### Source extract
The Commission hereby accepts the appeal in accordance with EEOC Order

No. 960, as amended.

ISSUE PRESENTED

The issue on appeal is whether the agency properly determined that

appellant had failed to prove that the agency discriminated against her

based on sex (female) when she was issued a 14-day suspension.

BACKGROUND

Appellant was employed by the agency as an Accounting Technician at the

agency's Alexandria, Virginia office. She filed a formal complaint on

March 29, 1996, alleging discrimination on the basis of sex when she was

issued a Notice of Proposed Suspension for fourteen days on March 8, 1996,

which was subsequently upheld. She was issued the Notice of Proposed

Suspension for "continued unauthorized absences from the worksite."

The agency accepted the complaint for investigation and processing.

At the conclusion of the investigation, the agency issued a copy of its

investigative report and notified appellant of her right to request an

administrative hearing. After appellant requested a final agency decision

without a hearing, the agency issued its FAD on September 25, 1996.

In its FAD, the agency found that the appellant had failed to establish

a prima facie case of sex discrimination because she was unable to

demonstrate that similarly situated employees outside of her protected

group were subjected to different or lesser discipline due to their work

attendance record. The FAD further stated that appellant had failed to

establish that the legitimate, nondiscriminatory reasons articulated

by the agency for its decision to issue the suspension were a pretext

for discrimination. This appeal followed.

### Prompt 1
In the appeal decision excerpt, what reason was stated for issuing the Notice of Proposed Suspension?
### Prompt 2
Please transcribe the appeal decision excerpt word for word, beginning at the words "The issue on" and stopping after "a 14-day suspension.".

### Exercise data
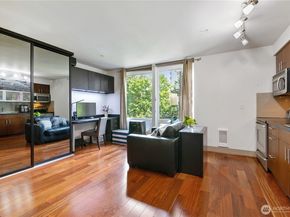 4547 8th Avenue NE 308, Seattle WA 98105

### Exercise answer 1
It was issued for "continued unauthorized absences from the worksite."

### Exercise answer 2
The issue on appeal is whether the agency properly determined that

appellant had failed to prove that the agency discriminated against her

based on sex (female) when she was issued a 14-day suspension.